Aufgabe: Führe den Text über die Bewegungen des Ross-Schelfeises nach seinem letzten Satz weiter.

══ Lesetext ══

Ein Forschungsteam der Washington University in St. Louis unter der Leitung des Geophysikers Doug Wiens hat überraschende Bewegungen des Ross-Schelfeises in der Antarktis festgestellt. Dieses Schelfeis, das ungefähr die Größe Frankreichs hat, verschiebt sich zweimal täglich plötzlich um etwa sechs bis acht Zentimeter. Diese Bewegungen sind auf Verrutschungen im Whillans-Eisstrom zurückzuführen, einem schnell fließenden Abschnitt des westantarktischen Eisschilds.
Eisbeben in der Antarktis
Die Studie nutzte seismografische Daten, die seit 2014 gesammelt wurden, um das Verhalten des Eises zu überwachen. Die Daten zeigen, dass diese Verrutschungsereignisse beinhalten, dass der Eisstrom kurzzeitig stillsteht und dann plötzlich stark beschleunigt. Dieser Prozess ähnelt tektonischen Verschiebungen, die entlang von Verwerfungslinien vor Erdbeben beobachtet werden, und deutet auf einen Aufbau und die Freisetzung von Druck im Eis hin.

═══
══ Datenauszug ══

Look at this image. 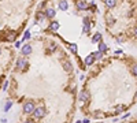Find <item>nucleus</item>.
<instances>
[{"instance_id": "1", "label": "nucleus", "mask_w": 137, "mask_h": 123, "mask_svg": "<svg viewBox=\"0 0 137 123\" xmlns=\"http://www.w3.org/2000/svg\"><path fill=\"white\" fill-rule=\"evenodd\" d=\"M33 115H34V118H37V119H41V118L45 115V109H44L43 107H39V108H36V109L33 111Z\"/></svg>"}, {"instance_id": "2", "label": "nucleus", "mask_w": 137, "mask_h": 123, "mask_svg": "<svg viewBox=\"0 0 137 123\" xmlns=\"http://www.w3.org/2000/svg\"><path fill=\"white\" fill-rule=\"evenodd\" d=\"M34 111V104H33L32 101H27L26 104L23 105V112L25 114H30Z\"/></svg>"}, {"instance_id": "3", "label": "nucleus", "mask_w": 137, "mask_h": 123, "mask_svg": "<svg viewBox=\"0 0 137 123\" xmlns=\"http://www.w3.org/2000/svg\"><path fill=\"white\" fill-rule=\"evenodd\" d=\"M78 98H80V101H88L89 100V93L86 92V90H82L80 93V96H78Z\"/></svg>"}, {"instance_id": "4", "label": "nucleus", "mask_w": 137, "mask_h": 123, "mask_svg": "<svg viewBox=\"0 0 137 123\" xmlns=\"http://www.w3.org/2000/svg\"><path fill=\"white\" fill-rule=\"evenodd\" d=\"M77 8L81 10V11H84V10H86V8H88V3H86V1H84V0H80V1H77Z\"/></svg>"}, {"instance_id": "5", "label": "nucleus", "mask_w": 137, "mask_h": 123, "mask_svg": "<svg viewBox=\"0 0 137 123\" xmlns=\"http://www.w3.org/2000/svg\"><path fill=\"white\" fill-rule=\"evenodd\" d=\"M55 14H56V11L54 10V8H47V11H45V16L47 18H55Z\"/></svg>"}, {"instance_id": "6", "label": "nucleus", "mask_w": 137, "mask_h": 123, "mask_svg": "<svg viewBox=\"0 0 137 123\" xmlns=\"http://www.w3.org/2000/svg\"><path fill=\"white\" fill-rule=\"evenodd\" d=\"M93 62H95V56H93V53H90L89 56L85 57V64H86V66L93 64Z\"/></svg>"}, {"instance_id": "7", "label": "nucleus", "mask_w": 137, "mask_h": 123, "mask_svg": "<svg viewBox=\"0 0 137 123\" xmlns=\"http://www.w3.org/2000/svg\"><path fill=\"white\" fill-rule=\"evenodd\" d=\"M26 66H27V63H26L25 59H22V57L18 59V63H16V67H18V68H25Z\"/></svg>"}, {"instance_id": "8", "label": "nucleus", "mask_w": 137, "mask_h": 123, "mask_svg": "<svg viewBox=\"0 0 137 123\" xmlns=\"http://www.w3.org/2000/svg\"><path fill=\"white\" fill-rule=\"evenodd\" d=\"M63 68H65L67 73H71V71H73V64L70 63V62H67V60H66L65 63H63Z\"/></svg>"}, {"instance_id": "9", "label": "nucleus", "mask_w": 137, "mask_h": 123, "mask_svg": "<svg viewBox=\"0 0 137 123\" xmlns=\"http://www.w3.org/2000/svg\"><path fill=\"white\" fill-rule=\"evenodd\" d=\"M32 52V47L30 45H23L22 47V55H29Z\"/></svg>"}, {"instance_id": "10", "label": "nucleus", "mask_w": 137, "mask_h": 123, "mask_svg": "<svg viewBox=\"0 0 137 123\" xmlns=\"http://www.w3.org/2000/svg\"><path fill=\"white\" fill-rule=\"evenodd\" d=\"M59 8H60V10H63V11H66V10L69 8L67 1H66V0H60V1H59Z\"/></svg>"}, {"instance_id": "11", "label": "nucleus", "mask_w": 137, "mask_h": 123, "mask_svg": "<svg viewBox=\"0 0 137 123\" xmlns=\"http://www.w3.org/2000/svg\"><path fill=\"white\" fill-rule=\"evenodd\" d=\"M82 30L85 33L90 30V25H89V22H88V18H84V29H82Z\"/></svg>"}, {"instance_id": "12", "label": "nucleus", "mask_w": 137, "mask_h": 123, "mask_svg": "<svg viewBox=\"0 0 137 123\" xmlns=\"http://www.w3.org/2000/svg\"><path fill=\"white\" fill-rule=\"evenodd\" d=\"M100 41H102V34H100V33H96V34L92 37V42L97 44V42H100Z\"/></svg>"}, {"instance_id": "13", "label": "nucleus", "mask_w": 137, "mask_h": 123, "mask_svg": "<svg viewBox=\"0 0 137 123\" xmlns=\"http://www.w3.org/2000/svg\"><path fill=\"white\" fill-rule=\"evenodd\" d=\"M104 3L108 8H113V7H115V4H117V0H104Z\"/></svg>"}, {"instance_id": "14", "label": "nucleus", "mask_w": 137, "mask_h": 123, "mask_svg": "<svg viewBox=\"0 0 137 123\" xmlns=\"http://www.w3.org/2000/svg\"><path fill=\"white\" fill-rule=\"evenodd\" d=\"M58 29H59V23L58 22H52V23L49 25V30L51 32H56Z\"/></svg>"}, {"instance_id": "15", "label": "nucleus", "mask_w": 137, "mask_h": 123, "mask_svg": "<svg viewBox=\"0 0 137 123\" xmlns=\"http://www.w3.org/2000/svg\"><path fill=\"white\" fill-rule=\"evenodd\" d=\"M107 49H108L107 48V45H106L103 41H100V42H99V49H97V51H100V52H106Z\"/></svg>"}, {"instance_id": "16", "label": "nucleus", "mask_w": 137, "mask_h": 123, "mask_svg": "<svg viewBox=\"0 0 137 123\" xmlns=\"http://www.w3.org/2000/svg\"><path fill=\"white\" fill-rule=\"evenodd\" d=\"M69 49L73 53H75L78 51V47H77V44H69Z\"/></svg>"}, {"instance_id": "17", "label": "nucleus", "mask_w": 137, "mask_h": 123, "mask_svg": "<svg viewBox=\"0 0 137 123\" xmlns=\"http://www.w3.org/2000/svg\"><path fill=\"white\" fill-rule=\"evenodd\" d=\"M93 56H95V59H99V60H100V59L103 57V52H100V51H96V52L93 53Z\"/></svg>"}, {"instance_id": "18", "label": "nucleus", "mask_w": 137, "mask_h": 123, "mask_svg": "<svg viewBox=\"0 0 137 123\" xmlns=\"http://www.w3.org/2000/svg\"><path fill=\"white\" fill-rule=\"evenodd\" d=\"M132 74L134 77H137V63H134V64L132 66Z\"/></svg>"}, {"instance_id": "19", "label": "nucleus", "mask_w": 137, "mask_h": 123, "mask_svg": "<svg viewBox=\"0 0 137 123\" xmlns=\"http://www.w3.org/2000/svg\"><path fill=\"white\" fill-rule=\"evenodd\" d=\"M15 37H16V34H15V33H11V34L8 36V38H7V40H8V41H14V40H15Z\"/></svg>"}, {"instance_id": "20", "label": "nucleus", "mask_w": 137, "mask_h": 123, "mask_svg": "<svg viewBox=\"0 0 137 123\" xmlns=\"http://www.w3.org/2000/svg\"><path fill=\"white\" fill-rule=\"evenodd\" d=\"M93 115H95V118H103V114H102L100 111H95Z\"/></svg>"}, {"instance_id": "21", "label": "nucleus", "mask_w": 137, "mask_h": 123, "mask_svg": "<svg viewBox=\"0 0 137 123\" xmlns=\"http://www.w3.org/2000/svg\"><path fill=\"white\" fill-rule=\"evenodd\" d=\"M107 18H108V19H107V22H108V23H110V25H113V23H114V19H113V16H107Z\"/></svg>"}, {"instance_id": "22", "label": "nucleus", "mask_w": 137, "mask_h": 123, "mask_svg": "<svg viewBox=\"0 0 137 123\" xmlns=\"http://www.w3.org/2000/svg\"><path fill=\"white\" fill-rule=\"evenodd\" d=\"M10 107H11V103L8 101L7 104H6V107H4V111H8V109H10Z\"/></svg>"}, {"instance_id": "23", "label": "nucleus", "mask_w": 137, "mask_h": 123, "mask_svg": "<svg viewBox=\"0 0 137 123\" xmlns=\"http://www.w3.org/2000/svg\"><path fill=\"white\" fill-rule=\"evenodd\" d=\"M29 36H30V33H29V32H26V33H25V36H23V38H22V40H27V38H29Z\"/></svg>"}, {"instance_id": "24", "label": "nucleus", "mask_w": 137, "mask_h": 123, "mask_svg": "<svg viewBox=\"0 0 137 123\" xmlns=\"http://www.w3.org/2000/svg\"><path fill=\"white\" fill-rule=\"evenodd\" d=\"M43 14H41V12H39V14H37V21H40V19H43Z\"/></svg>"}, {"instance_id": "25", "label": "nucleus", "mask_w": 137, "mask_h": 123, "mask_svg": "<svg viewBox=\"0 0 137 123\" xmlns=\"http://www.w3.org/2000/svg\"><path fill=\"white\" fill-rule=\"evenodd\" d=\"M7 86H8V82H4V85H3V89L6 90V89H7Z\"/></svg>"}, {"instance_id": "26", "label": "nucleus", "mask_w": 137, "mask_h": 123, "mask_svg": "<svg viewBox=\"0 0 137 123\" xmlns=\"http://www.w3.org/2000/svg\"><path fill=\"white\" fill-rule=\"evenodd\" d=\"M82 123H89V119H84V120H82Z\"/></svg>"}, {"instance_id": "27", "label": "nucleus", "mask_w": 137, "mask_h": 123, "mask_svg": "<svg viewBox=\"0 0 137 123\" xmlns=\"http://www.w3.org/2000/svg\"><path fill=\"white\" fill-rule=\"evenodd\" d=\"M25 123H33V120H26Z\"/></svg>"}, {"instance_id": "28", "label": "nucleus", "mask_w": 137, "mask_h": 123, "mask_svg": "<svg viewBox=\"0 0 137 123\" xmlns=\"http://www.w3.org/2000/svg\"><path fill=\"white\" fill-rule=\"evenodd\" d=\"M134 101H137V92H136V96H134Z\"/></svg>"}, {"instance_id": "29", "label": "nucleus", "mask_w": 137, "mask_h": 123, "mask_svg": "<svg viewBox=\"0 0 137 123\" xmlns=\"http://www.w3.org/2000/svg\"><path fill=\"white\" fill-rule=\"evenodd\" d=\"M134 34L137 36V26H136V29H134Z\"/></svg>"}, {"instance_id": "30", "label": "nucleus", "mask_w": 137, "mask_h": 123, "mask_svg": "<svg viewBox=\"0 0 137 123\" xmlns=\"http://www.w3.org/2000/svg\"><path fill=\"white\" fill-rule=\"evenodd\" d=\"M136 118H137V116H136Z\"/></svg>"}]
</instances>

═══

Antwort:
Solche Ereignisse können Eisbeben und Risse im Schelfeis der Antarktis auslösen und werfen Bedenken bezüglich seiner langfristigen Stabilität auf. Das Ross-Schelfeis fungiert als kritische Barriere, die den Fluss von Gletschereis in den Ozean steuert. Seine Stabilität ist wesentlich, um den Meeresspiegel und die Eisakkumulationsraten zu regulieren.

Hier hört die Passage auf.